In the passage on the mystical experience, which two researchers are named as having demonstrated that psychedelics and meditation deactivate the brain's default mode network?

:: EXERCISE PASSAGE

The mystical experience may just be what it feels like when you deactivate the brain’s default mode network. This can be achieved any number of ways: through psychedelics and meditation, as Robin Carhart-Harris and Judson Brewer have demonstrated, but perhaps also by means of certain breathing exercises (like holotropic breathwork), sensory deprivation, fasting, prayer, overwhelming experiences of awe, extreme sports, near-death experiences, and so on. What would scans of brains in the midst of those activities reveal? We can only speculate, but quite possibly we would see the same quieting of the default mode network Brewer and Carhart-Harris have found. This quieting might be accomplished by restricting blood flow to the network, or by stimulating the serotonin 2A receptors in the cortex, or by otherwise disturbing the oscillatory rhythms that normally organize the brain. But however it happens, taking this particular network off-line may give us access to extraordinary states of consciousness—moments of oneness or ecstasy that are no less wondrous for having a physical cause.

::::
:: EXTRACTED ENTRIES

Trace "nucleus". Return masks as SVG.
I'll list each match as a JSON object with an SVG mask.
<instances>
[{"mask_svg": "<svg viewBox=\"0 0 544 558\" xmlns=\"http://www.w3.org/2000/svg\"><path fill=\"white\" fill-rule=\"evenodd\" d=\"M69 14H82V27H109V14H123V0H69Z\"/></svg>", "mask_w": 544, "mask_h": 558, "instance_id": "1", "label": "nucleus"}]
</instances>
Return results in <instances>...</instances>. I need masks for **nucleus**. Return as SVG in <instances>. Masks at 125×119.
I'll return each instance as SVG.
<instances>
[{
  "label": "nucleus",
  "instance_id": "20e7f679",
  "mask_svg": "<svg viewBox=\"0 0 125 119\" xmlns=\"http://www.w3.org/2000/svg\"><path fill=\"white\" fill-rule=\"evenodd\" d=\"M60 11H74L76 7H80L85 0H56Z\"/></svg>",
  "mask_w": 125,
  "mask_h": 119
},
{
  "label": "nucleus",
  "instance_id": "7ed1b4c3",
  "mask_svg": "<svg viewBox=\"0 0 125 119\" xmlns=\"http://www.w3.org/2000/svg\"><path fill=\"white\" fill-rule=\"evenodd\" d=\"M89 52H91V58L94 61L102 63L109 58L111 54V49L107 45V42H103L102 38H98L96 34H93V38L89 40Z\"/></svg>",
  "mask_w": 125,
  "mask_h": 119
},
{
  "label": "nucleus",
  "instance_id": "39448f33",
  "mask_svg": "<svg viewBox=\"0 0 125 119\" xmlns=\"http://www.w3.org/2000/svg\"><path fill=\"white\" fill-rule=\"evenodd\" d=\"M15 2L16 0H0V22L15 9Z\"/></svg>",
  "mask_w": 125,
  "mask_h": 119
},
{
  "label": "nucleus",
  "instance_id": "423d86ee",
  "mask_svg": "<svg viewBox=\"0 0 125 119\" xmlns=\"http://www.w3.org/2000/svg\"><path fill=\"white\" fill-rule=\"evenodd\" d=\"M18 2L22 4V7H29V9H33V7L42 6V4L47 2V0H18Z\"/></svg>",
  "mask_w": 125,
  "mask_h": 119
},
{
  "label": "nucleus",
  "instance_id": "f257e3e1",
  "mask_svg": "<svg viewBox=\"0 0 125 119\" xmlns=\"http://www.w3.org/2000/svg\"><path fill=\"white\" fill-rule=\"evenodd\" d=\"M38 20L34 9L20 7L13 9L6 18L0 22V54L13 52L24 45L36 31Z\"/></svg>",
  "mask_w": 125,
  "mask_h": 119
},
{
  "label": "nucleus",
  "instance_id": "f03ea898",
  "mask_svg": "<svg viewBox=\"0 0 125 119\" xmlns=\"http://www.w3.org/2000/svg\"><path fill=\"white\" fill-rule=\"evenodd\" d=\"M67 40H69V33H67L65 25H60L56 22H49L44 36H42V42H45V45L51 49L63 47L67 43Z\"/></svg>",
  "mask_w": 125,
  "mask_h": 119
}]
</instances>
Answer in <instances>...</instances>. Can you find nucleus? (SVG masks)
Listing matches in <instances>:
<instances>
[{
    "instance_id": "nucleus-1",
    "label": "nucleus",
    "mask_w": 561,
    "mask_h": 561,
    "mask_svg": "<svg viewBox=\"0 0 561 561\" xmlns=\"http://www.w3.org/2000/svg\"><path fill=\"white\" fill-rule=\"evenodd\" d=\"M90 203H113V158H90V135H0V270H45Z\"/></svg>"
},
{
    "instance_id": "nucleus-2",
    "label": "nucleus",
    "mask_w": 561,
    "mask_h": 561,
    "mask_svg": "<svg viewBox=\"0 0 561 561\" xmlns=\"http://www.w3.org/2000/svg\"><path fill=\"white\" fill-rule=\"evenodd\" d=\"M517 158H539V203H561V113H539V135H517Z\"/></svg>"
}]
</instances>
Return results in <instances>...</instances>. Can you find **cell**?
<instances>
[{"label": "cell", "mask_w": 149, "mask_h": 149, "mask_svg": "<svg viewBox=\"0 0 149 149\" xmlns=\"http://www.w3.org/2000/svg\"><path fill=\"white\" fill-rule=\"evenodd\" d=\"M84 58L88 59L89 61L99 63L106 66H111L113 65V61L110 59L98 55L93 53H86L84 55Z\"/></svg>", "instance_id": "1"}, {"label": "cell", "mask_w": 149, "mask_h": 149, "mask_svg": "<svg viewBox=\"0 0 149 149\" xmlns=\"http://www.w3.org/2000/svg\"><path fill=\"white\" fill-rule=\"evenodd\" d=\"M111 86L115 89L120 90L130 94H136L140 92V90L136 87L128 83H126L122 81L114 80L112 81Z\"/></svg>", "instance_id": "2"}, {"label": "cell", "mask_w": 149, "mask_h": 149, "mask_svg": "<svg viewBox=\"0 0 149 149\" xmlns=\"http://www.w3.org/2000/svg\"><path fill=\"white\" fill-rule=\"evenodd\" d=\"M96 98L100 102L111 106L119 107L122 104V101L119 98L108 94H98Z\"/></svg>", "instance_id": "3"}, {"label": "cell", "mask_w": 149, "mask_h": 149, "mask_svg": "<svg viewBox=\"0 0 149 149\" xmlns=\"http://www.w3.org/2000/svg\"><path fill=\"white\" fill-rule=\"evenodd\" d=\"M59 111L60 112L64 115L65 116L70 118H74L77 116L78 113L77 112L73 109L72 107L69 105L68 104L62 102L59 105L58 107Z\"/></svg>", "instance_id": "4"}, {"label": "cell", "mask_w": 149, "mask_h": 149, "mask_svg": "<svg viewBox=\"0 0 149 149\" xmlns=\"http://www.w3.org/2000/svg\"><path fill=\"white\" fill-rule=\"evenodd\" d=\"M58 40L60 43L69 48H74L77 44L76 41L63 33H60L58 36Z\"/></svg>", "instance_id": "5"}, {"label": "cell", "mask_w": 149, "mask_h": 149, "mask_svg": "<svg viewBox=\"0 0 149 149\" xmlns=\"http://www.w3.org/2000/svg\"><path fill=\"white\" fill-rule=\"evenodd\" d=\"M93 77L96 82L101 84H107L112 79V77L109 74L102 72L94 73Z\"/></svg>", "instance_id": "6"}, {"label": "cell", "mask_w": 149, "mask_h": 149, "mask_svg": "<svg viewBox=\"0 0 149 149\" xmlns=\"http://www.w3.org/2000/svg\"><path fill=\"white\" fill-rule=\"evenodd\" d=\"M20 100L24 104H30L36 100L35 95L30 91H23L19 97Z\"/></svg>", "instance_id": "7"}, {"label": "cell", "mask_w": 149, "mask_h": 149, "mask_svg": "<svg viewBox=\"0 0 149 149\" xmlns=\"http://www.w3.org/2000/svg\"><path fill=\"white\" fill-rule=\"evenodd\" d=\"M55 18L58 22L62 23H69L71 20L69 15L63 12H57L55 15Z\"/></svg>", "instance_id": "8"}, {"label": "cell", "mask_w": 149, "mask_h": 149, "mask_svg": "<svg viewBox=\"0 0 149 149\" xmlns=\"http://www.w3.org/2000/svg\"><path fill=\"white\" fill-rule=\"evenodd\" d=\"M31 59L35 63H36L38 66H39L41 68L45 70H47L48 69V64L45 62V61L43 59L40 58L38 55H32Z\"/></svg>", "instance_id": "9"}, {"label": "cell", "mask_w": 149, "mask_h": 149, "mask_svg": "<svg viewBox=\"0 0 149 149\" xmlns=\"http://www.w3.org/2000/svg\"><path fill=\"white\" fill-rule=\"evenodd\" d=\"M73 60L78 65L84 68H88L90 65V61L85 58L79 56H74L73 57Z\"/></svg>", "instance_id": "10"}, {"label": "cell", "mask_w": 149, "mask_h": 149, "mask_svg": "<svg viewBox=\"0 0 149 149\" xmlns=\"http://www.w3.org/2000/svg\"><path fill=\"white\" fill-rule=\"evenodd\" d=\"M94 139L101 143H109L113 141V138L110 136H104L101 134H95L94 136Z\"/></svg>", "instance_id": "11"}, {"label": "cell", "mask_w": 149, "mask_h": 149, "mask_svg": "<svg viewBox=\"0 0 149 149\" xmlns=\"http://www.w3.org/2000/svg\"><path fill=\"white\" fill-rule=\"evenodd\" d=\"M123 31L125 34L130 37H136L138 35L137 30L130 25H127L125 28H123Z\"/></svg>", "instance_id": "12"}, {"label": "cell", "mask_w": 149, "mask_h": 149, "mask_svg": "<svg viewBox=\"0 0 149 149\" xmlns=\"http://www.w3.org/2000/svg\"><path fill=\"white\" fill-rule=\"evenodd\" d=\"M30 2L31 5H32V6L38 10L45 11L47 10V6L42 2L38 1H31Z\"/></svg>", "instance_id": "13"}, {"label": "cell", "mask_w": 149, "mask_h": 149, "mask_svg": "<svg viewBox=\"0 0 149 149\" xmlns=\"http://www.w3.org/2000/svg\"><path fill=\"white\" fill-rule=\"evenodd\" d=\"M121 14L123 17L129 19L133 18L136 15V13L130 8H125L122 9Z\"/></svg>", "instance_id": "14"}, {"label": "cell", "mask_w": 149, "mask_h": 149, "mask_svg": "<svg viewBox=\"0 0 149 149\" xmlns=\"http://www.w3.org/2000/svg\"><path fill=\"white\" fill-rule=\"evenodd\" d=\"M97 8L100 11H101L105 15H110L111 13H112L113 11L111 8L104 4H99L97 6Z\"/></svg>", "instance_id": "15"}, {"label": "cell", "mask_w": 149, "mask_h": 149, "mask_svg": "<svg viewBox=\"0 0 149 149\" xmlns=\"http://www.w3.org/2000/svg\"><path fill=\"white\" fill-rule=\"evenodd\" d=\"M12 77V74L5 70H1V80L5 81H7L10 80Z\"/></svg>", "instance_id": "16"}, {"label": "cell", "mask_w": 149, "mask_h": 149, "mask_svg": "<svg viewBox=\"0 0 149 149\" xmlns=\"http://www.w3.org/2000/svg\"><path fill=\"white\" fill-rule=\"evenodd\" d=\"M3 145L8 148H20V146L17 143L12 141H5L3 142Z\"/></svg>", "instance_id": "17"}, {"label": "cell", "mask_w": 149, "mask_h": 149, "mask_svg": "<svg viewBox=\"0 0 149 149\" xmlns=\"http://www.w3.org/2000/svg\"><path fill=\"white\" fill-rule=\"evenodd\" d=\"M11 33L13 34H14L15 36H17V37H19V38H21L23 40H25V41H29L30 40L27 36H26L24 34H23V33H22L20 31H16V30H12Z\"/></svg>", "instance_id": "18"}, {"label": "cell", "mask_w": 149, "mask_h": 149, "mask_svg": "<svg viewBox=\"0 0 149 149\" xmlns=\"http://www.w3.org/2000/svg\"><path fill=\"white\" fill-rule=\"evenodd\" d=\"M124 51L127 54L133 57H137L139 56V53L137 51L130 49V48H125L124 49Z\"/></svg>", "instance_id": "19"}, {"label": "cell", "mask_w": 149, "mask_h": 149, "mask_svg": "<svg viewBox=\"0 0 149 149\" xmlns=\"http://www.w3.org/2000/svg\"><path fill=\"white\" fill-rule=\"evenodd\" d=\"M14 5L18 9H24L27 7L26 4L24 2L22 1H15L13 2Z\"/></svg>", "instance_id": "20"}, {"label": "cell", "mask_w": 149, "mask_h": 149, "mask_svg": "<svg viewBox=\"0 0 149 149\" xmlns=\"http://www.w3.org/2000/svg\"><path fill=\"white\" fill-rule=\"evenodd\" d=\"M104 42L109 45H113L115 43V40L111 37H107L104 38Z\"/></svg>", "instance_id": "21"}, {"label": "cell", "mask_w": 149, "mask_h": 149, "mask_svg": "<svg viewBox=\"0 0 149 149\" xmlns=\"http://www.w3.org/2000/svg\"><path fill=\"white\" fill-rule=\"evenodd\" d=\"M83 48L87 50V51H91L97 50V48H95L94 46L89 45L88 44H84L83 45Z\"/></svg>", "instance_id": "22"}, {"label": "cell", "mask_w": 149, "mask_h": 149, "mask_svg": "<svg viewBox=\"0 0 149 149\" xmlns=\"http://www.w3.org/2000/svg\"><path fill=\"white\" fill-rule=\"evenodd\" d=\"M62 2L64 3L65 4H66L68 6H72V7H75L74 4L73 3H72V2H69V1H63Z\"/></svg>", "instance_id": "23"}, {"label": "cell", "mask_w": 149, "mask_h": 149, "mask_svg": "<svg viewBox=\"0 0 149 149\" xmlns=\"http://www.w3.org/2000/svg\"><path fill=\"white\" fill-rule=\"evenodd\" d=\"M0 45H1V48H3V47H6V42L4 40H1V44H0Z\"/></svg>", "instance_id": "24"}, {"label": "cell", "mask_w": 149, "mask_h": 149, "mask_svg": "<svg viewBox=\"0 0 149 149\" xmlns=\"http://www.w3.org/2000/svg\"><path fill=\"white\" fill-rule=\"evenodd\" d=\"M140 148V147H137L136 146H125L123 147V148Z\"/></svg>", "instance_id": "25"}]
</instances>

::::

## RESPONSE AREA
Robin Carhart-Harris and Judson Brewer.